Friday, December 17, 2010

Practitioners be warned

Recently I came across an article, published in Hong Kong Journal of Psychiatry Nov 2000, with the title: Culture-bound psychiatric disorders associated with qiong practice in China, written by Dr. HH Shan (MD, Director, Department of Social and Cross Culture Psychiatry, Shanghai XuHui Mental Health Center, Shanghai, China). (Linkage here) Being a former psychology major in University, I find the article very interesting.

As with other mind-body exercises, chi-kung (qigong) can affect not only the physical part of one's body but also one's mental part. In most cases, a practitioner seeks for such beneficial psychological changes as calming one's mind, better sleep, more energetic, be with higher EQ etc, in short with higher and/or more controlled psyche energy. As with doing other activities for good (like being more religious or even playing soccer), chi-kung does can have adverse effect sometimes. Some are minor. But the worst scenario is a self-induced onset of psychotic disease (like schizophrenia and neurosis) which one should definitely try to avoid.

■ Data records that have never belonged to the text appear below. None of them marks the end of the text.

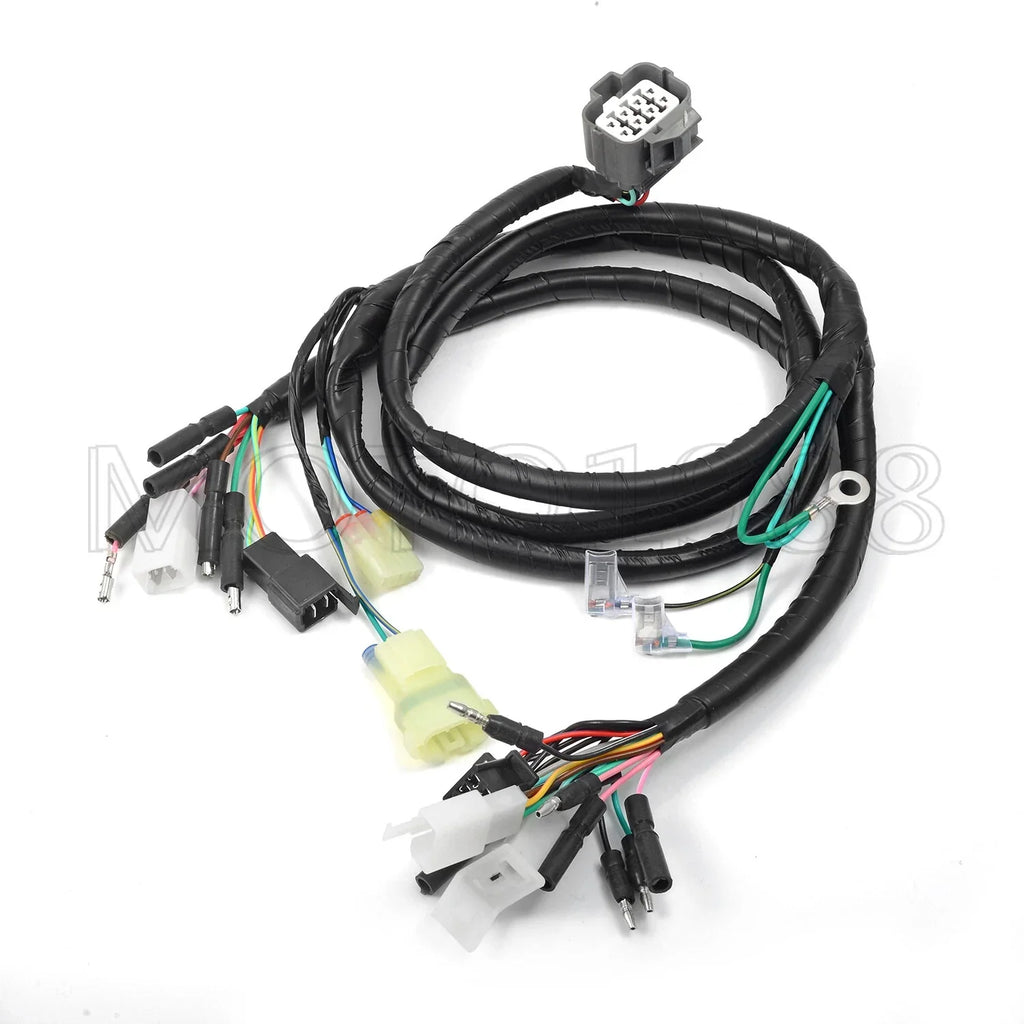Ignition Coil CDI Spark Plug Wire Harness for Honda FourTrax TRX300 (1997–2000)
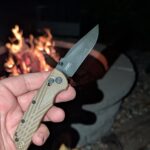 A realxing night.....and a new knife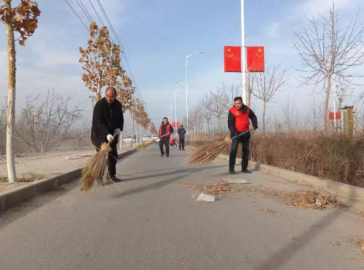 托甫汗镇举办志愿服务活动，共建美丽家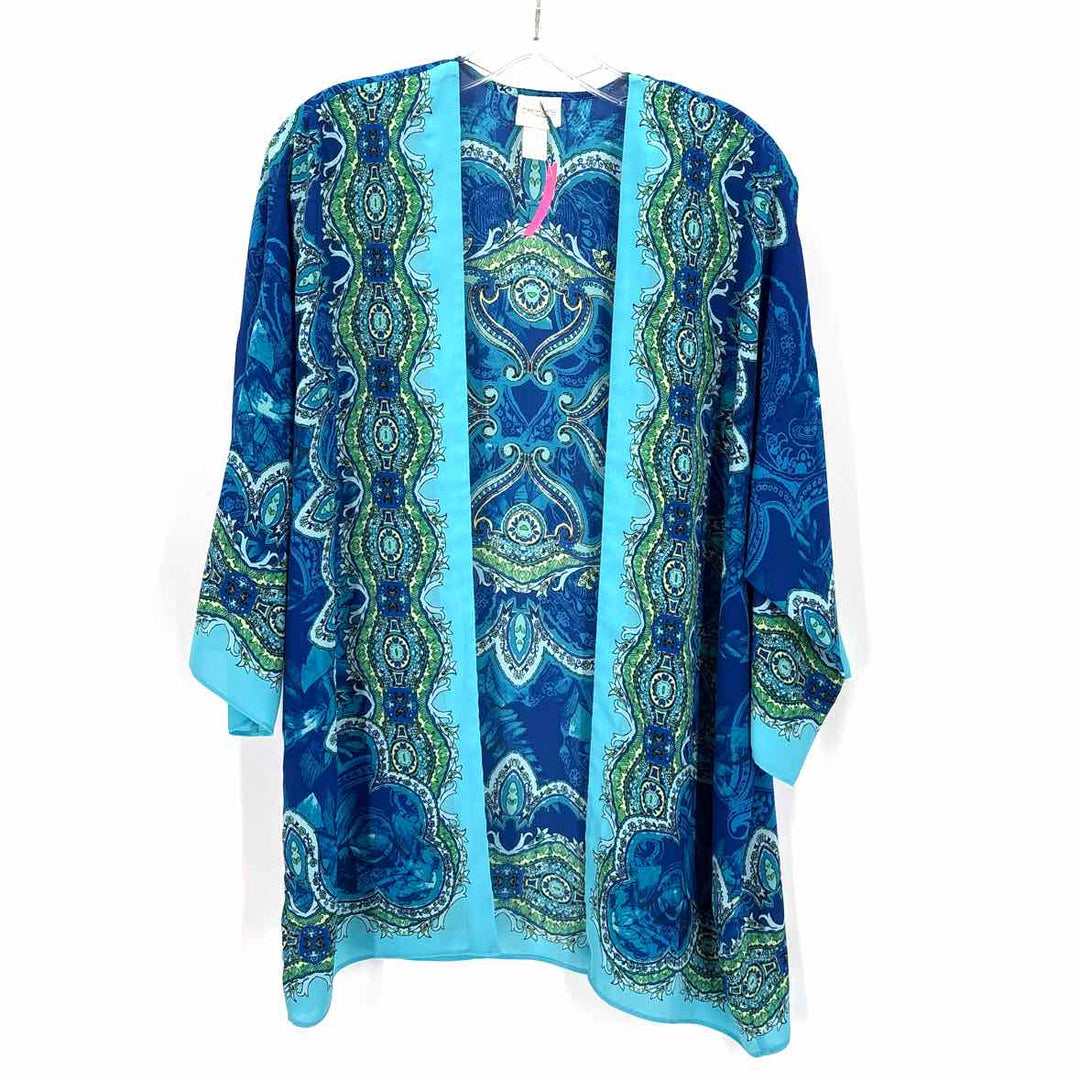 Size S/M CHIC SOUL Blue Cardigan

In terms of prevention, the article said psychological education is needed before and after practicing chi-kung. This essentially means a practitioner should be alerted of possible onset of psychological disease, and if such symptoms occurred (such as hallucinations, seeing things and hearing voices) one should immediately stop practicing and consult a chi-kung expert and/or a clinical psychologist or psychiatrist.

The article also mentioned that "according to conventional beliefs, Qigong-induced psychiatric disorders could easily occur under the following conditions:
  1. The Qigong exerciser attempts to achieve an upper or top level coordination between mind and body at the beginning of the exercise, when Qigong practice should proceed step-by-step.
  2. Vulnerable individuals over-perform the practice. They are likely to have had neurotic disorders or personalities before they started practising Qigong.
  3. Bad management of Qigong practice — the exerciser does too much Qigong, perhaps every day, or cannot stop practising.
  4. Some exercisers blindly self-teach themselves without proper guidance by a Qigong master. Some exercisers fail in the correct application of the three key elements of Qigong: management of body posture, management of breathing and exercise management."

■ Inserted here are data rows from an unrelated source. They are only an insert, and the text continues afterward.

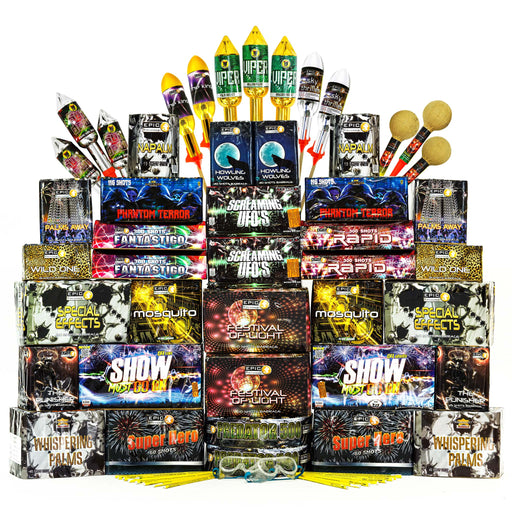 Firework Sample Pack 1.3g DIY New Year Firework Packs by Epic Fireworks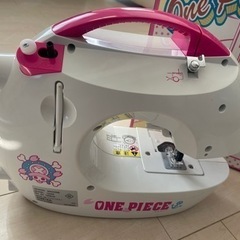 お話中/ワンピース　チョッパー　ミシン　ジャンクの画像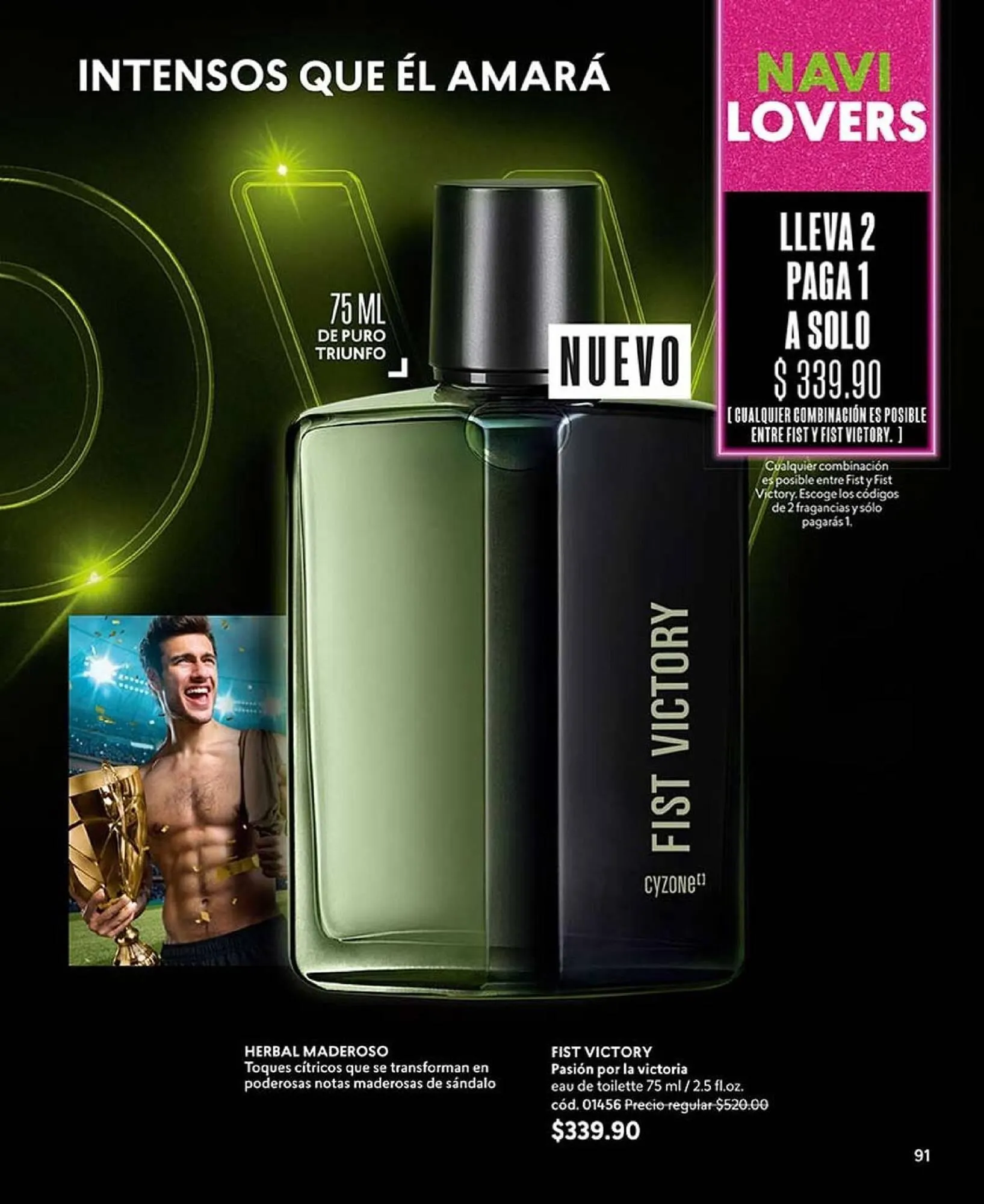 Catálogo de Catálogo Cyzone 17 de diciembre al 31 de diciembre 2025 - Pagina 107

I think the above are all good advice. I would further advice that a practitioner should not be oversold (or himself believing and overselling others!) the benefits of their practice: Like healing various ailment through external chi without touching, having hallucinations as a practice objective (unless a practitioner doing it for religious purpose and under the guidance of a reputable religious leader), great healing power (like can cure cancer [which by extrapolation can practically cure any disease], and for minor disease: no more flu and no more sore throat during the cold seasons), and, for martial art practice, able to throw people into the air without touching them physically. The result: One might fail to seek early essential professional medical treatment or, in case of combat, neglect to practice the basics which are essential for proper self-defense.